▸ TRAVAIL DEMANDÉ:
**A)** D'après l'extrait fourni, pourquoi les propos officiels contre Israël diffusés par les médias à partir de la guerre des six jours étaient-ils particulièrement redoutables ? Répondez en une à trois phrases.
**B)** Actualisez les entrées en remplaçant « pixels » par « px », sans rien changer d'autre, et omettez les images dans votre réponse.

▸ EXTRAIT FOURNI:
┌──

Pour les Algériens, en général, Israël est, à coup sûr, le mal absolu érigé en Etat. Pour le commun d’entre eux, il est l’émanation la plus perfide des Chrétiens et de l’Occident, leur poste avancé dans la région, pour détruire l’islam et le « monde arabe ».
Par conséquent, la guerre contre lui serait légitime et pourrait être considérée comme une guerre sainte dont la finalité qui est sa destruction, devrait aussi s’accompagner de l’extermination des Juifs.
Ainsi, il n’est pas rare de rencontrer des individus regrettant qu’Hitler, en son temps, n’ait pu aller au bout de ses horribles projections. Les principaux responsables de cet Etat de fait ne sont autres que les plus hauts dirigeants du pays qui, depuis des décennies font du matraquage médiatique contre Israël une préoccupation de tous les instants.
C’était, je me souviens, à l’occasion de la guerre des six jours (juin 1967) que Boumediene, en expédiant au Moyen Orient un contingent d’élite de l’armée algérienne composé presque exclusivement de Kabyles qu’il aimait tant envoyer au charbon, avait déclaré : « Nous sommes avec la Palestine, qu’elle ait tort ou raison ! ». La messe était dite.
A partir de cette date, les propos officiels diffusés par les médias contre Israël étaient d’autant plus redoutables qu’ils ne souffraient d’aucun contre discours à même d’en tempérer la teneur chez nos compatriotes. C’étaient des incitations quotidiennes à la haine des Juifs, assimilés collectivement à « l’entité sioniste », expression par laquelle était désigné Israël dont l’Algérie ne reconnaît toujours pas l’existence et qu’elle accuse de tous les maux sur la terre.

└──

▸ ENTRÉES FOURNIES:
┌──

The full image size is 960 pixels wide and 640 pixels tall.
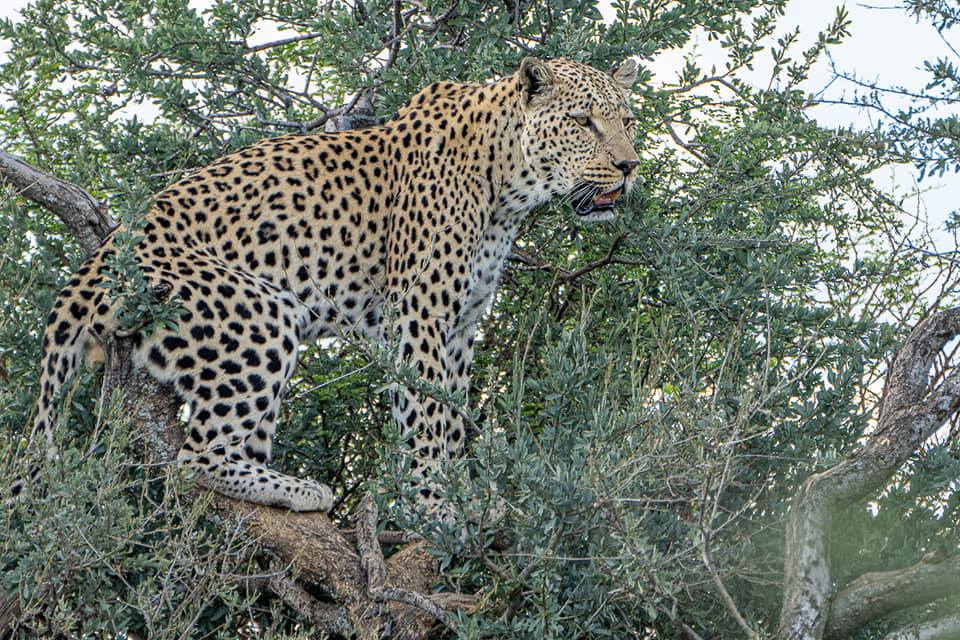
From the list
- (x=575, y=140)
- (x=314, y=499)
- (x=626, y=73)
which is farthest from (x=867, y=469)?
(x=626, y=73)

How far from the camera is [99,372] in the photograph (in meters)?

└──

▸ EXERCICE CORRIGÉ:
**A)** Ces propos étaient d'autant plus redoutables qu'ils ne rencontraient aucun contre-discours capable d'en tempérer la teneur chez les Algériens.

**B)**
The full image size is 960 px wide and 640 px tall.
From the list
- (x=575, y=140)
- (x=314, y=499)
- (x=626, y=73)
which is farthest from (x=867, y=469)?
(x=626, y=73)

How far from the camera is [99,372] in the photograph (in meters)?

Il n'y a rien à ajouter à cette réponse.